WHAT IS REQUIRED: Below are some entries; can you quote all of them exactly?

TASK MATERIAL:
■ ■ ■ ■

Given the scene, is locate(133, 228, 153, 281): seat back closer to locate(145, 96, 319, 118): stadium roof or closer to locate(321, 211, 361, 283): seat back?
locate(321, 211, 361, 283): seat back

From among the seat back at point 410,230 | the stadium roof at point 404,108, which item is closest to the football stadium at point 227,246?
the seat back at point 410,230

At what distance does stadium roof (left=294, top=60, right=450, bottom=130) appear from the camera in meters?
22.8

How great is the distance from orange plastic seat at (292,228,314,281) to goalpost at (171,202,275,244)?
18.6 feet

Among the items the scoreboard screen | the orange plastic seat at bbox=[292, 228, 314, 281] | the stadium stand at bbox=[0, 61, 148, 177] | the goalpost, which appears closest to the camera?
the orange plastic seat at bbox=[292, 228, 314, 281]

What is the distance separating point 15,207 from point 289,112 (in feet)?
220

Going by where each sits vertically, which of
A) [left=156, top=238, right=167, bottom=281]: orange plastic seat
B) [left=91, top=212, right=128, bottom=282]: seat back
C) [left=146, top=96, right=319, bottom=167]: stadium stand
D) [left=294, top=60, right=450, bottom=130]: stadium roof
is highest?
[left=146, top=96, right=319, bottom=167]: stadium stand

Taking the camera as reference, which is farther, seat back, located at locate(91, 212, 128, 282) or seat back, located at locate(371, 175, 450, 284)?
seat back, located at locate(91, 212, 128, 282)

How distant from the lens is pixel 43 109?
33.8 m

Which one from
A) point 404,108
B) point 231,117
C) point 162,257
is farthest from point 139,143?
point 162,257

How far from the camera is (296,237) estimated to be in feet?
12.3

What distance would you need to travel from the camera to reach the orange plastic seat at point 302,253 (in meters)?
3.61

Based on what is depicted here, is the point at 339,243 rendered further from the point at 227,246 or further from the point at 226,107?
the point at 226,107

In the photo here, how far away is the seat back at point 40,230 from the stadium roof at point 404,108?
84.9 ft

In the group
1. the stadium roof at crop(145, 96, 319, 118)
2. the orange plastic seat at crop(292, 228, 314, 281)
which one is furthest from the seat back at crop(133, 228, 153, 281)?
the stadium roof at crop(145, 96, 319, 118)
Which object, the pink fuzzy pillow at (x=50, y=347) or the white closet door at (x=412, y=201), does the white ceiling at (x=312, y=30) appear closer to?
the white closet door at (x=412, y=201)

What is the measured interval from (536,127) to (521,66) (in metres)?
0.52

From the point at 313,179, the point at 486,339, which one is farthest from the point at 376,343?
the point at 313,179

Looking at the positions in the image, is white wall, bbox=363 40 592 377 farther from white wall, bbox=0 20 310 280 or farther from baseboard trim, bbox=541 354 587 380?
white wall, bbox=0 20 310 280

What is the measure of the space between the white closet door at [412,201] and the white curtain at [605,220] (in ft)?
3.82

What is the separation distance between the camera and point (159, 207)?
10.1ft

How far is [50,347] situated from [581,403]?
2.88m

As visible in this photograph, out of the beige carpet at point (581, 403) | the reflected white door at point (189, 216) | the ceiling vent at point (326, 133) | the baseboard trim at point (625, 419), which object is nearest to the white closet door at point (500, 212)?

■ ■ ■ ■

OUTPUT FOR THIS TASK:
Given the scene, is locate(133, 228, 153, 281): seat back closer to locate(145, 96, 319, 118): stadium roof or closer to locate(321, 211, 361, 283): seat back?
locate(321, 211, 361, 283): seat back

From among the seat back at point 410,230 | the stadium roof at point 404,108, which item is closest to the football stadium at point 227,246?
the seat back at point 410,230

At what distance does stadium roof (left=294, top=60, right=450, bottom=130) appear from the camera in meters?
22.8

How great is the distance from orange plastic seat at (292,228,314,281) to goalpost at (171,202,275,244)?
18.6 feet

Among the items the scoreboard screen | the orange plastic seat at bbox=[292, 228, 314, 281] | the stadium stand at bbox=[0, 61, 148, 177] | the goalpost, which appears closest to the camera?
the orange plastic seat at bbox=[292, 228, 314, 281]

What is the distance separating point 15,207 from point 289,112 (in feet)?
220

Going by where each sits vertically, which of
A) [left=156, top=238, right=167, bottom=281]: orange plastic seat
B) [left=91, top=212, right=128, bottom=282]: seat back
C) [left=146, top=96, right=319, bottom=167]: stadium stand
D) [left=294, top=60, right=450, bottom=130]: stadium roof
is highest?
[left=146, top=96, right=319, bottom=167]: stadium stand

Taking the camera as reference, which is farther, seat back, located at locate(91, 212, 128, 282) or seat back, located at locate(371, 175, 450, 284)?
seat back, located at locate(91, 212, 128, 282)

How distant from the lens is pixel 43 109?
33.8 m

Which one from
A) point 404,108
B) point 231,117
C) point 162,257
is farthest from point 139,143?
point 162,257

How far from the camera is (296,237) estimated to be in feet?
12.3

What distance would you need to travel from the camera to reach the orange plastic seat at point 302,253 (in meters)?
3.61

Based on what is depicted here, is the point at 339,243 rendered further from the point at 227,246 or further from the point at 226,107?
the point at 226,107

In the photo here, how far away is the seat back at point 40,230 from the stadium roof at point 404,108?
84.9 ft

In the group
1. the stadium roof at crop(145, 96, 319, 118)
2. the orange plastic seat at crop(292, 228, 314, 281)
which one is furthest from the seat back at crop(133, 228, 153, 281)?
the stadium roof at crop(145, 96, 319, 118)
Which object, the pink fuzzy pillow at (x=50, y=347) or the white closet door at (x=412, y=201), does the white ceiling at (x=312, y=30) appear closer to?
the white closet door at (x=412, y=201)

What is the measured interval from (536,127) to (521,66) (in metres)?
0.52

From the point at 313,179, the point at 486,339, which one is farthest from the point at 376,343?
the point at 313,179

Looking at the positions in the image, is white wall, bbox=363 40 592 377 farther from white wall, bbox=0 20 310 280 or farther from baseboard trim, bbox=541 354 587 380?
white wall, bbox=0 20 310 280

What is the measure of the space between the white closet door at [412,201] and the white curtain at [605,220] (in ft)?
3.82

What is the separation distance between the camera and point (159, 207)?
10.1ft

How far is [50,347] situated from [581,403]?
2.88m

As visible in this photograph, out of the beige carpet at point (581, 403) | the reflected white door at point (189, 216) | the ceiling vent at point (326, 133) | the baseboard trim at point (625, 419), which object is nearest to the white closet door at point (500, 212)?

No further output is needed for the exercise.